■ **WAT JE DOET**:
A: Vat de brief over de beleidsprioriteiten van de staatssecretaris van Financiën samen in twee zinnen.
B: Beantwoord de volgende vraag over de brief over de beleidsprioriteiten: op welke dag is het kennismakingsoverleg voorzien?
C: Schrijf de brief over de beleidsprioriteiten van de staatssecretaris van Financiën verder na de laatste zin die wordt getoond.

■ **BRON**:
══════════
33 750 IX Vaststelling van de begrotingsstaten van het Ministerie van Financiën (IXB) en de begrotingsstaat van Nationale Schuld (IXA) voor het jaar 2014

Nr. 23 BRIEF VAN DE STAATSSECRETARIS VAN FINANCIËN

Aan de Voorzitter van de Tweede Kamer der Staten-Generaal

Den Haag, 24 maart 2014

In de procedurevergadering van de vaste commissie voor Financiën van 19 februari 2014 is mij verzocht om een brief met mijn beleidsprioriteiten. Deze brief is geagendeerd voor een kennismakingsoverleg dat is voorzien voor woensdag 26 maart 2014. U zult begrijpen dat ik gezien de korte tijd sinds mijn aantreden nog geen volledige beleidsagenda heb kunnen opstellen. Desondanks maak ik graag gebruik van deze gelegenheid om u op hoofdlijnen te schetsen hoe ik op dit moment aankijk tegen de invulling van mijn portefeuille.

Als nieuwe Staatssecretaris van Financiën is het niet alleen mijn recht, maar ook mijn plicht om zonder taboes het belastingstelsel in brede zin te beschouwen en gedachten te vormen over wenselijke en mogelijke aanpassingen in dat stelsel. Zoals ik eerder heb aangegeven zal ik in de kabinetsreactie op het rapport van de commissie Van Dijkhuizen de contouren van die gedachtevorming schetsen.1 Belangrijke uitgangspunten daarbij zijn voor mij de verhoging van de arbeidsparticipatie en het stimuleren van economische groei. Hoewel het de ordentelijkheid van het debat niet ten goede komt om in dit stadium vooruit te lopen op die kabinetsreactie, is het waarschijnlijk dat de uitvoering van het gestelde in de kabinetsreactie een substantieel deel van mijn beleidsagenda zal gaan bepalen.
══════════
■ **MATERIAAL**:
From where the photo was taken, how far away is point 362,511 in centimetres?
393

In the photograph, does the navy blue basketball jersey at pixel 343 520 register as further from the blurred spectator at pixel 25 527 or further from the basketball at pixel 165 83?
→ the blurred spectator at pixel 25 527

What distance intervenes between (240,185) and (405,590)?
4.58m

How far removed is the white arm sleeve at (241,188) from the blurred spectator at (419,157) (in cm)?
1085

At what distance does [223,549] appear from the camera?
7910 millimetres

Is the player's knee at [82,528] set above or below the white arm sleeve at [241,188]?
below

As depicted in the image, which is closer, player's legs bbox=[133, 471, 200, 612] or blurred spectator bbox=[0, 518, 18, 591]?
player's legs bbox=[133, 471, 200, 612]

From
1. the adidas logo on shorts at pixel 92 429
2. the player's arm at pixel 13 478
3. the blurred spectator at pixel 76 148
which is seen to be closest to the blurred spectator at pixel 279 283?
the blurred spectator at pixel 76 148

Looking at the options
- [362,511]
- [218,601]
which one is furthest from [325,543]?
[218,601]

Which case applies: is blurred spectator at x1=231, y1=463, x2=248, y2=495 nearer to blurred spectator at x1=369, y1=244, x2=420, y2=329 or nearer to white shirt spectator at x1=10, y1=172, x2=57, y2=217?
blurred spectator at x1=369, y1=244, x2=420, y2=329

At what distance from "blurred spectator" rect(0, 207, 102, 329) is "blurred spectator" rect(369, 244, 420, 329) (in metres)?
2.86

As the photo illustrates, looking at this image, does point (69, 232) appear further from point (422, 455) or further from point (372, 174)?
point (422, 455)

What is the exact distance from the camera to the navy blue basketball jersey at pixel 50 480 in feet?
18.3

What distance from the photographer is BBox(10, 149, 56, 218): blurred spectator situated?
══════════
■ **ANTWOORDEN**:
A: Op verzoek van de vaste commissie voor Financiën schetst de staatssecretaris op hoofdlijnen hoe de portefeuille wordt ingevuld, omdat er sinds het aantreden nog geen volledige beleidsagenda is opgesteld. De contouren van de gedachtevorming over het belastingstelsel volgen in de kabinetsreactie op het rapport van de commissie Van Dijkhuizen, met verhoging van de arbeidsparticipatie en het stimuleren van economische groei als uitgangspunten, en de uitvoering daarvan zal waarschijnlijk een substantieel deel van de beleidsagenda bepalen.

B: Op woensdag 26 maart 2014.

C:
Complexiteitsreductie is in mijn ambtsperiode een noodzakelijk thema, mede om de Belastingdienst beter in staat te stellen de fiscale wetgeving uit te voeren. Hierbij denk ik zowel aan vereenvoudiging van fiscale wetgeving en fiscaal beleid, als vereenvoudiging van diverse processen. Vereenvoudiging is ook een belangrijke pijler in het rapport van de commissie Van Dijkhuizen, en de gedachtevorming over het fiscale stelsel kan dan ook niet los worden gezien van de wens tot vereenvoudiging. De samenhang tussen fiscale wetgeving en de uitvoering ervan door de Belastingdienst verdient meer aandacht. Bij aanpassingen of hervormingen in fiscale wetgeving zal ik dan ook – naast de mogelijkheden binnen het economische tij – nadrukkelijk kijken naar de uitvoeringsaspecten en een behapbare fasering in de invoering ervan. Vereenvoudigingen in het fiscale beleid maken het ook mogelijk te komen tot meer eenduidige interactie en duidelijkere communicatie met de burger.

Een betere uitvoerbaarheid door complexiteitsvermindering is nodig om de Belastingdienst beter te laten functioneren. Twee andere hoofdsporen dragen daar ook aan bij, namelijk het robuuster maken van de werkprocessen van de Belastingdienst en het objectiveren van beoogde en geleverde prestaties van de dienst. Deze drie sporen zal ik uitwerken in een brief die ik – conform mijn toezegging in mijn brief van 3 maart 2014 inzake de Belastingdienst2 – zo spoedig mogelijk naar uw Kamer zal zenden.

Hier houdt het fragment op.